How to complete this task: A word-for-word copy of the listing, free of images, is the expected answer.

Materials provided:
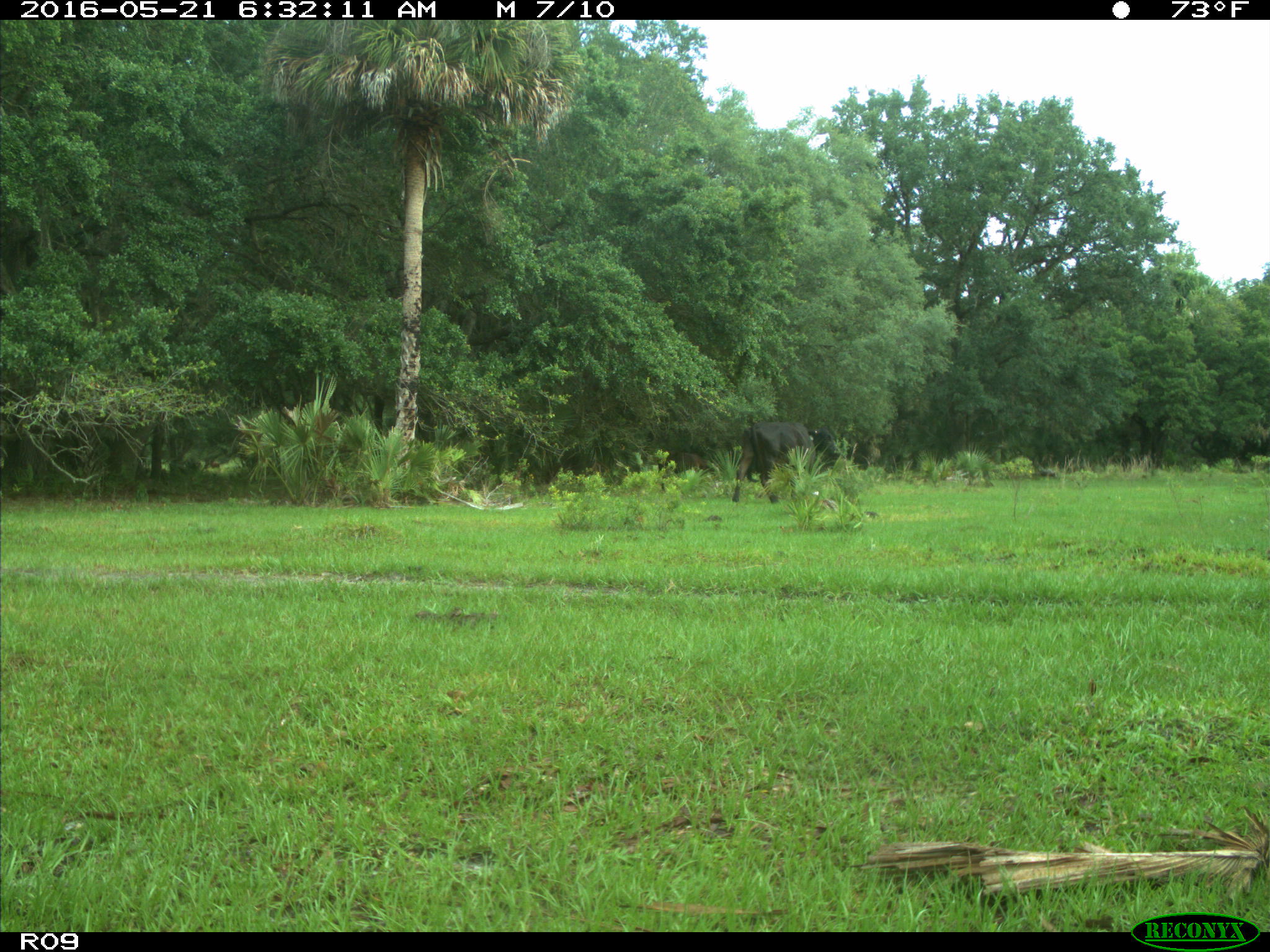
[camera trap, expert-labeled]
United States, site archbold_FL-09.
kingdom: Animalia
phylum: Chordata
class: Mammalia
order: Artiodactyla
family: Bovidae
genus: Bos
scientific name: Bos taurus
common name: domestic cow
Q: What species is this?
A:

The answer:
[camera trap, expert-labeled]
United States, site archbold_FL-09.
kingdom: Animalia
phylum: Chordata
class: Mammalia
order: Artiodactyla
family: Bovidae
genus: Bos
scientific name: Bos taurus
common name: domestic cow
Q: What species is this?
A:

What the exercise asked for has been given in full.